I don't mind it being Monday, I just wish I could have a week with no obligations. One that I could run the errands I needed, go to the dentist, doctor and get a pedicure and not worry about time away from the office. Maybe we should make it two weeks off. I could get a massage, catch up on some movies and just think things out.
I woke up feeling so depressed. I did get up, watched some tv while the dogs were out back and then went back up to take a nap. When I got up again it was for lunch and I watched Dirty Dancing while I cleaned the kitchen and did some chores in the living room.
Depression is scaring me and I can feel the overpowering sense of 'it doesn't matter anyway' overtaking me sometimes. I am going to try and find a counselor to talk to again just because I can't stand my head being like this and can't figure out how to get past it.

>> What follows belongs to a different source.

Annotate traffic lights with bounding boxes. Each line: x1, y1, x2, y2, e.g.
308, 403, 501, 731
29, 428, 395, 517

It is like there is a little me inside my head looking at what is happening and pounding on that door saying 'no no no' and the big me inside my head is just laying there going 'what's next'. The little me is trying to keep some hope there and the big me is feeling overwhelmed.
That last paragraph was a downer but it is just what is happening. After the whole bit with my dad dying I come home to a letter from the IRS saying my return was missing some info. I have to look into and submit the information and I can't reach my CPA on the phone. This means I may not get the stimulus check because they won't issue it if they think I still owe money.
Does it ever end?
On a different note.
I made some decisions this weekend to really start getting rid of the 'things' around my house that are cluttering it up. I have so many things that are just that, things. The next three months is going to be many trips to the goodwill and the dump and to friends houses with items. Maybe even some things will be seen on ebay. But I realized that I am done. I am tired of trying to hold it all together and keep track of all the pieces. I am not going nuts and gutting the place, there will definately be some precious items kept, but this time in October the house will look different.

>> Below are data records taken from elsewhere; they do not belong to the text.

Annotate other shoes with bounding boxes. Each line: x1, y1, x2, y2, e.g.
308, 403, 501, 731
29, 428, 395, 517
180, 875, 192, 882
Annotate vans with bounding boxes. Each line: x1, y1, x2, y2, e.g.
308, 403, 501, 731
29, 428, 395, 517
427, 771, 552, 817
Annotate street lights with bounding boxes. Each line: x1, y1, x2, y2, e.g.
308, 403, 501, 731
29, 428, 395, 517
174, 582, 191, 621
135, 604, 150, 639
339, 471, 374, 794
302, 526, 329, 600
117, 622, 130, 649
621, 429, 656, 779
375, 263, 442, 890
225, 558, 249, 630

I am trying to think of where I want to live. I visited a friend and her place was beautiful. Open yard and a plant that attracted butterflies and a nice piece of country. It was so much cooler outside than in the city that I was amazed at the difference. I really want to work at moving sometime next year to a place either in a small town or outside of a suburb. Yep. I haven't figured out what state - montana looks pretty, west virginia is nice, pennsylvania for some reason is still my favorite choice.